◆ TÂCHES ET EXERCICES:
[A] Quelles personnes l'extrait sur le cinéma à l'école cite-t-il nommément ?
[B] Pouvez-vous réécrire sous forme de courte liste le paragraphe de l'extrait sur le cinéma à l'école qui commence par « Car enfin, qu'est-ce qui m'avait permis », en gardant ses faits principaux ?

── EXTRAIT FOURNI

Là est l’enjeu du festival, comme de l’école : permettre cette rencontre. Elle n’a pas forcément lieu. J’ai été convié à discuter avec différentes classes dans les enceintes du lycée. En général, l’échange est vif et passionnant. Mais une fois, avec deux classes dites « difficiles » réunies, ça ramait : je m’employais à rompre les silences, à faire sourdre une douloureuse parole. Il y a bien sûr un moment de l’adolescence où l’on s’exprime moins volontiers devant les autres. Mais il y avait autre chose. « C’est nul. Je préfère les films d’action », dit un élève. Face au cinéma de distraction américain et à la télévision, que pèsent les films d’Afrique ? Inutile de penser qu’on pourra restaurer l’équilibre : un tel rapport de force est impossible à inverser. Et de toute façon, le plaisir est aussi un critère à prendre en compte. Il serait parfaitement illusoire de croire que quelques films renverseront la vapeur. Qu’ils éduqueraient tout d’un coup un regard. Nous avons discuté plus loin avec cet élève, ramené l’expérience de cinéma au rapport avec notre propre vie, exploré combien les films nous parlaient de nous-mêmes et nous ouvraient aux autres.
Car enfin, qu’est-ce qui m’avait permis, moi, de franchir le pas ? Quel était le déclic qui faisait passer le plaisir de comprendre au-dessus du plaisir de consommer ? Je me souviens. Je suis jeune, 12 ans sans doute, je vois un film à la télé : Quelle était verte ma vallée de John Ford. Je pleure d’émotion. Le lendemain, je me précipite pour trouver le livre de Richard Llewelyn dont est tiré le film. Il est en poche. Je l’avale. Et j’en avale d’autres, d’autres livres, d’autres films. Je me cultive. Pour retrouver cette émotion.
J’ai revu ce film déclencheur il y a peu de temps, tout content de retomber dessus. Déception. Je ne revis plus les émotions de mon enfance. Mais je comprends que j’y avais trouvé alors l’image de ce qui me manquait cruellement, une figure de père, une communauté familiale, un enracinement. Je comprends pourquoi j’avais pu résonner à la générosité, l’humanisme et la poésie du lyrisme de Ford.
J’avais rencontré une œuvre. C’était le bon moment : elle pouvait entrer en moi et j’étais en mesure de l’accepter. Elle me permettait de franchir un cap. Même si je les ai largement oubliés et que je ne revendiquerais plus aujourd’hui ce film et ce livre comme mes références, ils ont laissé en moi une trace indélébile qui se résume en quelques images et surtout une puissante émotion. « On peut obliger à apprendre mais on ne peut obliger à être touché », écrit Alain Bergala dans L’Hypothèse cinéma, ce « petit traité de transmission du cinéma à l’école et ailleurs », remarquable ouvrage qui guide cette réflexion. La rencontre avec l’art est individuelle et ne peut se programmer. Mais quand elle se produit, elle est déterminante.

────
── DONNÉES EXTRAITES

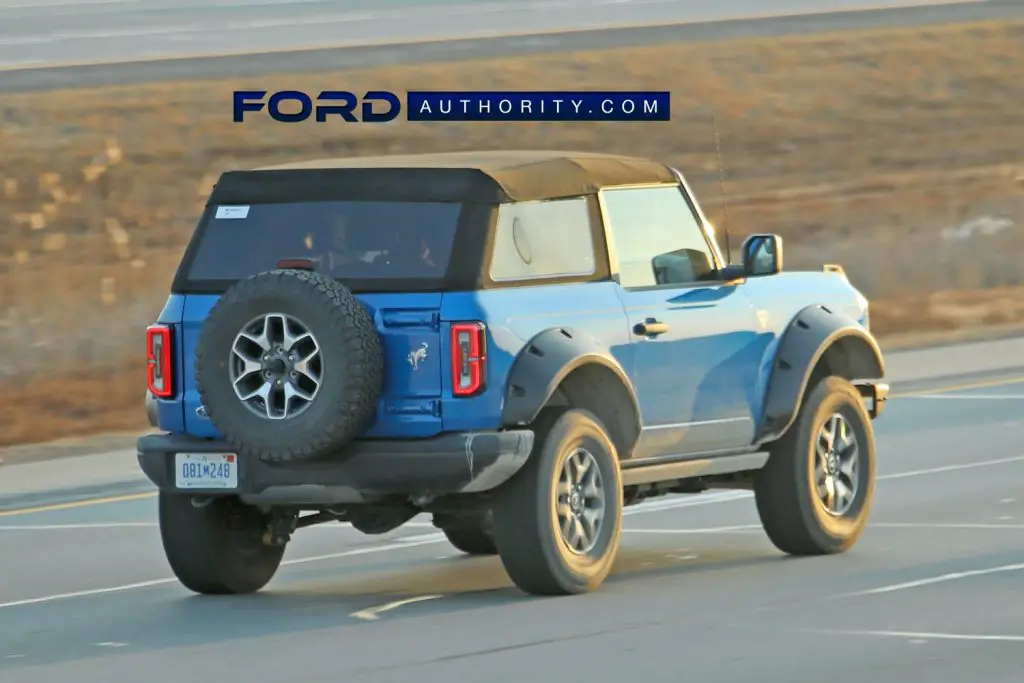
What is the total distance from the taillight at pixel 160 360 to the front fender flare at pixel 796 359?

────
── DONNÉES EXTRAITES

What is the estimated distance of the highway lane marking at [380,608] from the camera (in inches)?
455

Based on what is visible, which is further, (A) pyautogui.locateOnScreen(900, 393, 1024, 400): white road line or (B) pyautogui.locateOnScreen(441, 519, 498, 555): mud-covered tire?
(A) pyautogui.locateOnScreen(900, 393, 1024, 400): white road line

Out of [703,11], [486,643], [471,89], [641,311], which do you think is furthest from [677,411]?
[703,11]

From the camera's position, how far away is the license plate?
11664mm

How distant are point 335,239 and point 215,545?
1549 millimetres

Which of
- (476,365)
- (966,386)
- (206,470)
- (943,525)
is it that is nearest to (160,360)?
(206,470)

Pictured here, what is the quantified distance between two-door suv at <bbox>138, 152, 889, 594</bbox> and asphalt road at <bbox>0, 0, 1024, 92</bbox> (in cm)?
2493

────
── DONNÉES EXTRAITES

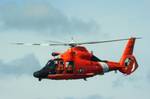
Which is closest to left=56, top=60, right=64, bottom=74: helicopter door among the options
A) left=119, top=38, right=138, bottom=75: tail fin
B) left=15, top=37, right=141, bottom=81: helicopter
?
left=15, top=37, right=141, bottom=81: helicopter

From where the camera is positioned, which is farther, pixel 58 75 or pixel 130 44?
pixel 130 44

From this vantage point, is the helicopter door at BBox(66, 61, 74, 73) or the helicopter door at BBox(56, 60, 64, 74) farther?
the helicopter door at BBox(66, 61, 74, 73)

────

◆ CORRIGÉ DES EXERCICES:
[A] John Ford, Richard Llewelyn, Alain Bergala

[B]
- Quel déclic a fait passer le plaisir de comprendre avant celui de consommer ?
- Vers 12 ans sans doute, je vois à la télévision *Quelle était verte ma vallée* de John Ford et je pleure d'émotion.
- Le lendemain, je cherche le livre de Richard Llewelyn dont le film est tiré, en poche, et je le dévore.
- D'autres livres et d'autres films suivent : je me cultive pour retrouver cette émotion.